◆ **PROBLEM DESCRIPTION**
Only the lines holding "poslova" are wanted. Copy every one from the records below.
★ ★ ★ ★ ★
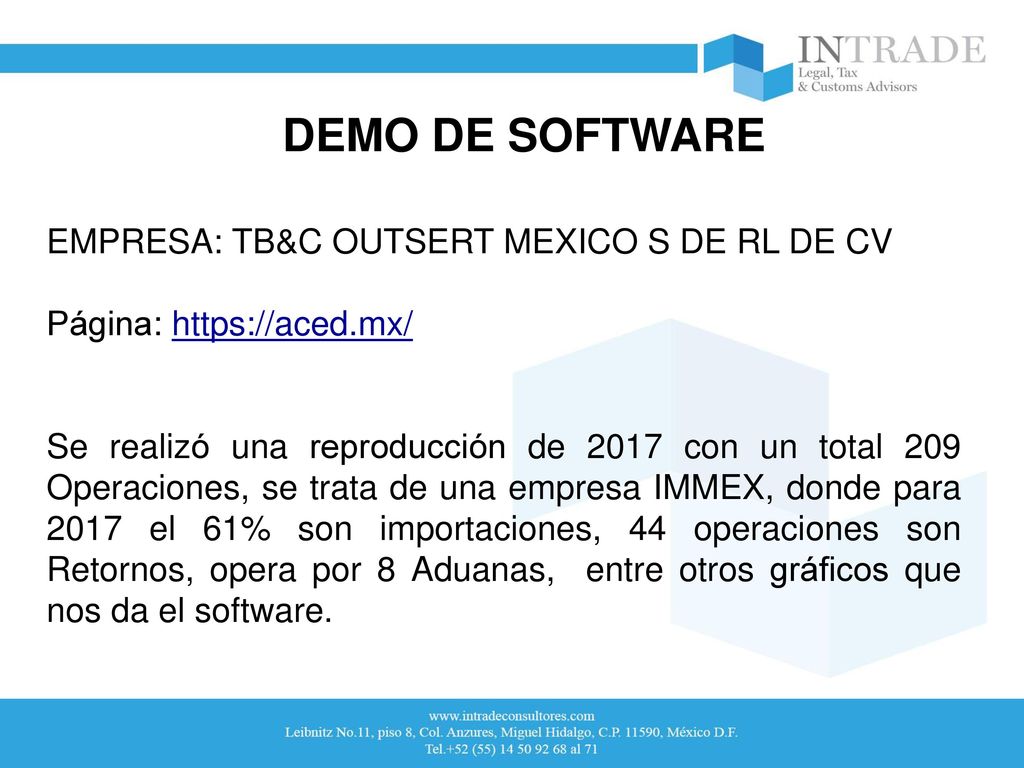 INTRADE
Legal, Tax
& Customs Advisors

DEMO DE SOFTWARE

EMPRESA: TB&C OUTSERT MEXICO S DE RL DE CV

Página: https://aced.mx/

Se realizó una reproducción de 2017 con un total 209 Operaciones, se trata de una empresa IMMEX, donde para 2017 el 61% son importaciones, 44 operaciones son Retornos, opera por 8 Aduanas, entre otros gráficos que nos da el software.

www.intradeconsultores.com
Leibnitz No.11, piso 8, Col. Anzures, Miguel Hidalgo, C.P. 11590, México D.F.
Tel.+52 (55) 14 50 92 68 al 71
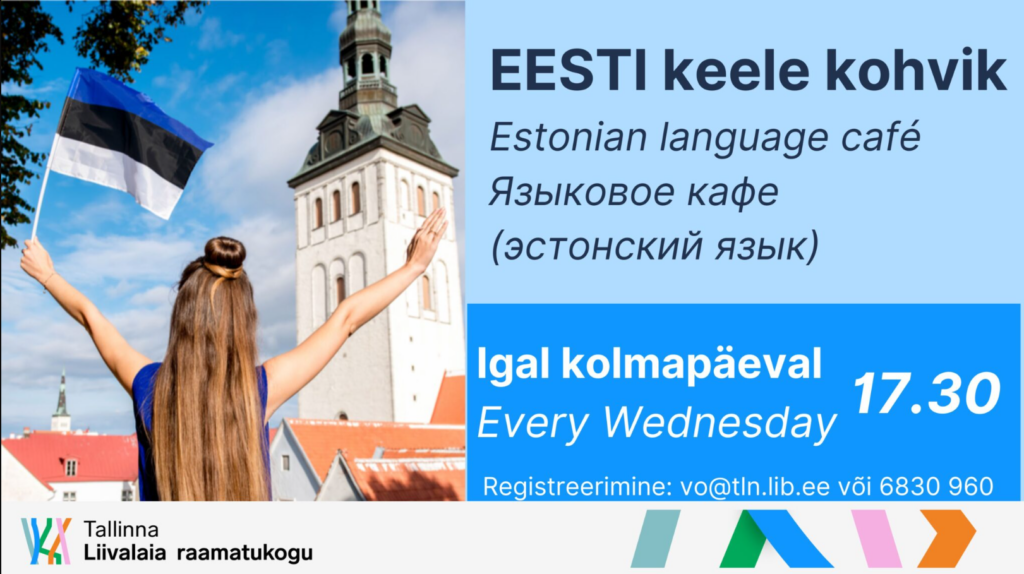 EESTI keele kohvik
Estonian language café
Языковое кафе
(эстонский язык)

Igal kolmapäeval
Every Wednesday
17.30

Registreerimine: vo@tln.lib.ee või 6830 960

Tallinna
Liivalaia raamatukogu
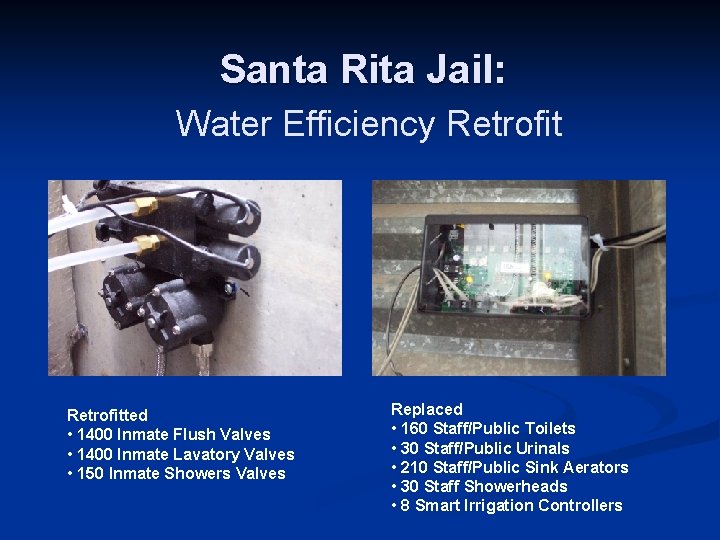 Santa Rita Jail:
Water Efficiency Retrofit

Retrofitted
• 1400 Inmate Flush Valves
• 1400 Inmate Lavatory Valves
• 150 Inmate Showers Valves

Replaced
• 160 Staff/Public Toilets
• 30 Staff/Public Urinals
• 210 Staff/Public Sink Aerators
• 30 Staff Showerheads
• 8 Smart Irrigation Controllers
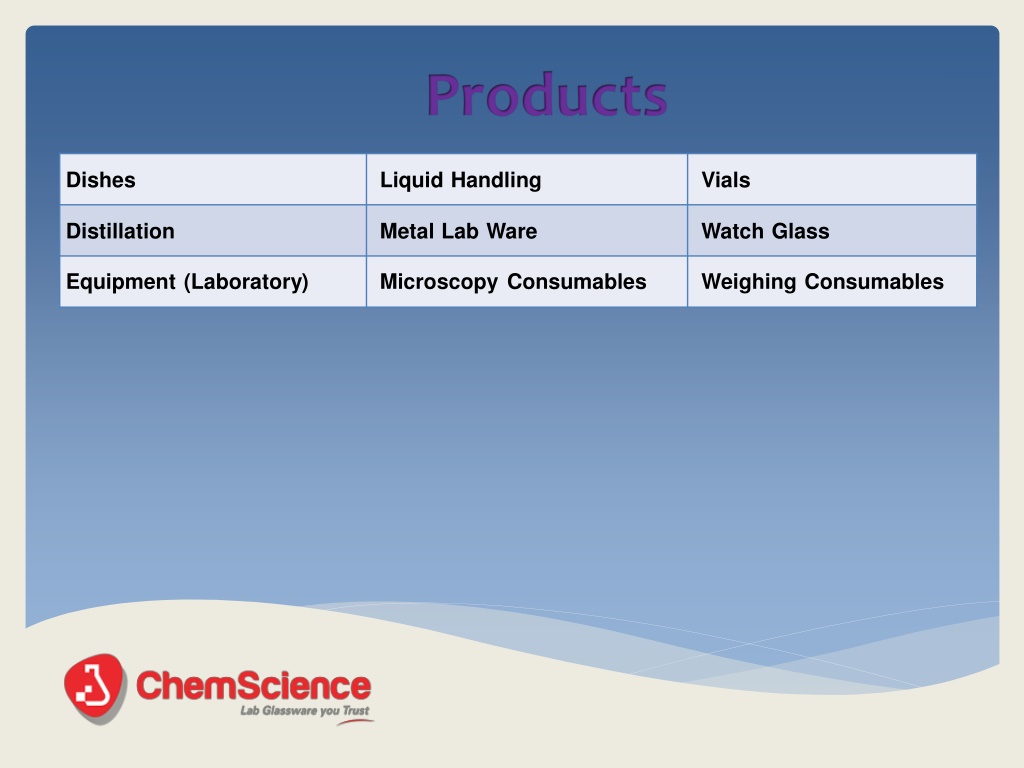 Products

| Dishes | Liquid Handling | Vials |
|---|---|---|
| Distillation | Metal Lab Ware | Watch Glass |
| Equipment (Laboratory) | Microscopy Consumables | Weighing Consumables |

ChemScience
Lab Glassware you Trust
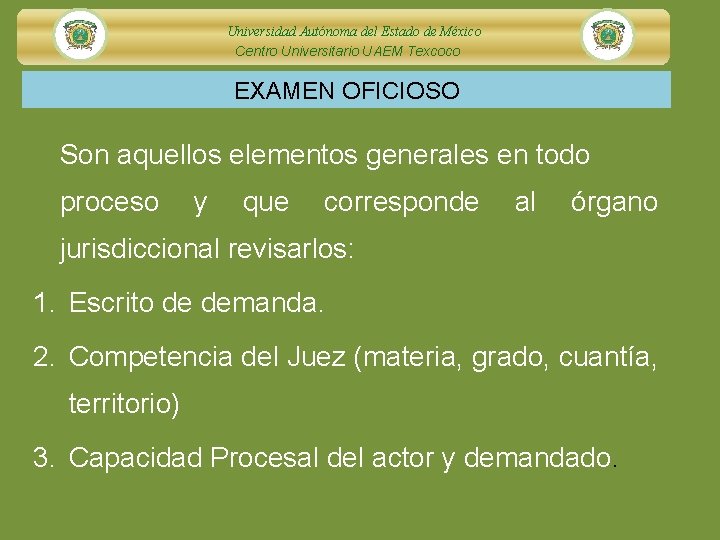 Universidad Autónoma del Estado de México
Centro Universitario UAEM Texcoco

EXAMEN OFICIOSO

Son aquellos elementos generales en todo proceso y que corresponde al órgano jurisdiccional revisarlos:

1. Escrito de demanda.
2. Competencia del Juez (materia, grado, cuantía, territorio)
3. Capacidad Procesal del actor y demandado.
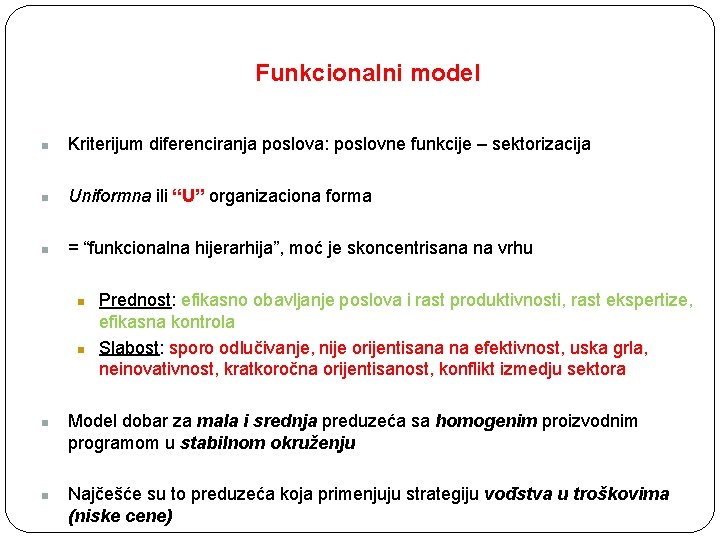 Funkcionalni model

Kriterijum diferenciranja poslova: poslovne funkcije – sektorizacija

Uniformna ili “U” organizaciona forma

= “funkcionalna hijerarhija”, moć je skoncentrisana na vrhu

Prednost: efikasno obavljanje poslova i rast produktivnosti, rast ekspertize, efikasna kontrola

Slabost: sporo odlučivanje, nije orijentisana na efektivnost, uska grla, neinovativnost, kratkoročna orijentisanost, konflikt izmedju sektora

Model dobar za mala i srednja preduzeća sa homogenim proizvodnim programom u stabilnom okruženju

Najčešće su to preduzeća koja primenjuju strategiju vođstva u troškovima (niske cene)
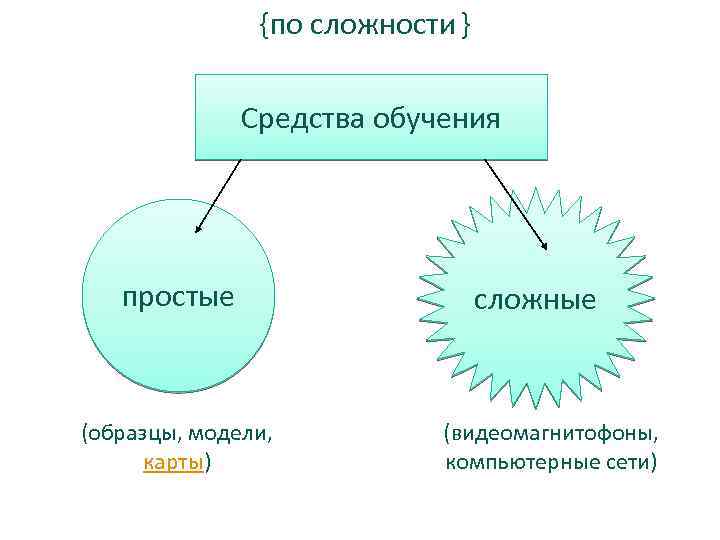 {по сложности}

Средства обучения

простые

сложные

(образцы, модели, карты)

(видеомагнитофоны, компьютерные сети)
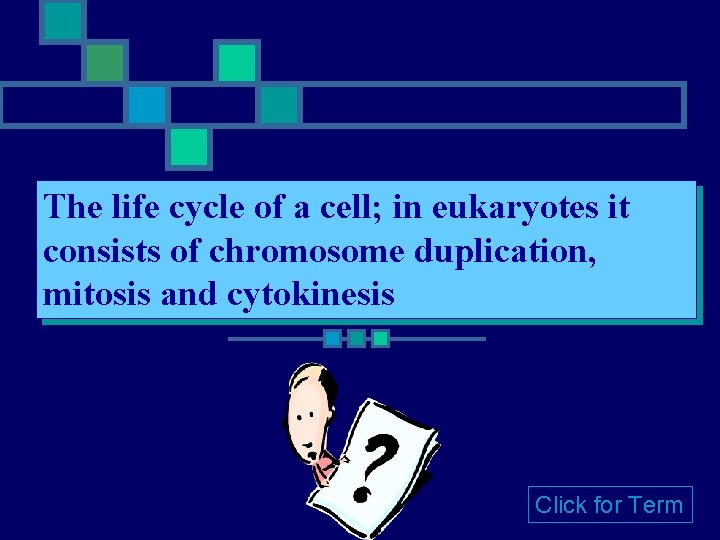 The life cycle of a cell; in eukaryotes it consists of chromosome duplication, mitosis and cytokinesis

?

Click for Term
★ ★ ★ ★ ★
◆ **RESPONSE BOX**
Kriterijum diferenciranja poslova: poslovne funkcije – sektorizacija
Prednost: efikasno obavljanje poslova i rast produktivnosti, rast ekspertize, efikasna kontrola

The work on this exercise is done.